In different cell types, prolactin effects are mediated by an increase in Ca2+ levels and PKC activation [11, 39]. Thus, we evaluated the role of the Ca2+/PKC signaling pathway in prolactin regulation of cholangiocyte hyperplasia. Our results show that [Ca2+]i levels are increased in normal female cholangiocytes after in vitro prolactin stimulation as compared to cholangiocytes stimulated with BSA. From our previous experience with purified cholangiocytes and cholangiocarcinoma cell lines we do not expect a traditional calcium spike [24, 26, 29, 40, 41]. In our previous studies [24, 26, 29, 40, 41], we demonstrated that the Ca2+ dynamics of cholangiocytes are in general slower and not characterized by a Ca2+ spike [24, 26, 29, 40, 41]. The method that we currently employ results in Ca2+ measurements [29, 31], which are an average signal of 400,000 cells rather than typical single cell measurements [24, 26, 40]. This approach gives us similar data [29, 31] to that obtained with measurements, which were made in single cells loaded with Fluo-3AM [24, 26, 40]. Since the measurements are taken in a large number of cells the cellular response to prolactin is not synchronized in the studies. Thus, any peak(s) present will be muted and spread out over time, which is a factor contributing to the slow drift observed. In support of our finding, Ducret et al. demonstrated a similar slow response calcium wave due to prolactin in glia cells .

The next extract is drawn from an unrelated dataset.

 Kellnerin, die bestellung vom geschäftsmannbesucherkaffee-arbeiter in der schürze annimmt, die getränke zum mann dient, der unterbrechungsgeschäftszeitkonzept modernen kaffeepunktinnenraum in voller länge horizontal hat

We next evaluated if prolactin stimulation of cholangiocyte proliferation was coupled with phosphorylation/dephosphorylation of specific Ca2+-dependent PKC isoforms. Our finding that prolactin stimulation of normal female cholangiocyte proliferation is associated with concomitant increased (PKCβ-I) and decreased (PKCα) PKC phosphorylation suggests that a counterbalancing system between PCKβ isoform and PKCα may regulate cholangiocyte proliferation following prolactin stimulation. In support of this concept, while enhanced phosphorylation of PKCβ-II mediates the activation of secretin-stimulated ductal secretion  (a functional marker of cholangiocyte growth) [1, 2, 4, 6, 25, 43] of BDL rats, increased phosphorylation of PKCα (which is inversely related to cholangiocyte growth) is associated with reduced cholangiocyte growth [24, 25, 40]. In agreement with the view, in hematopoietic  and glioma  cells, the activation of PKCβ-I and β II isoforms leads to an increase in cell proliferation. Furthermore, in intestinal cell lines the overexpression and/or activation of PKCα decreases cell growth and tumorigenicity . Taken together, our studies show that the Ca2+/PKCβ-I and α signaling pathway is one of the players involved in prolactin regulation of cholangiocyte proliferation, but did not evaluate if other pathways (e.g., JAK/STAT and 17-hydroxy-steroid dehydrogenase) modulate prolactin effects on cholangiocyte growth. Also, our studies do not establish which isoform (short or long) of the prolactin receptor mediates the effects of prolactin on cholangiocyte growth. However, based upon previous studies showing that the long form of prolactin receptor mediates increases in [Ca2+]i in other cells [18, 19, 47], we propose that the long form of the prolactin receptor may be the major player in prolactin modulation of cholangiocyte growth.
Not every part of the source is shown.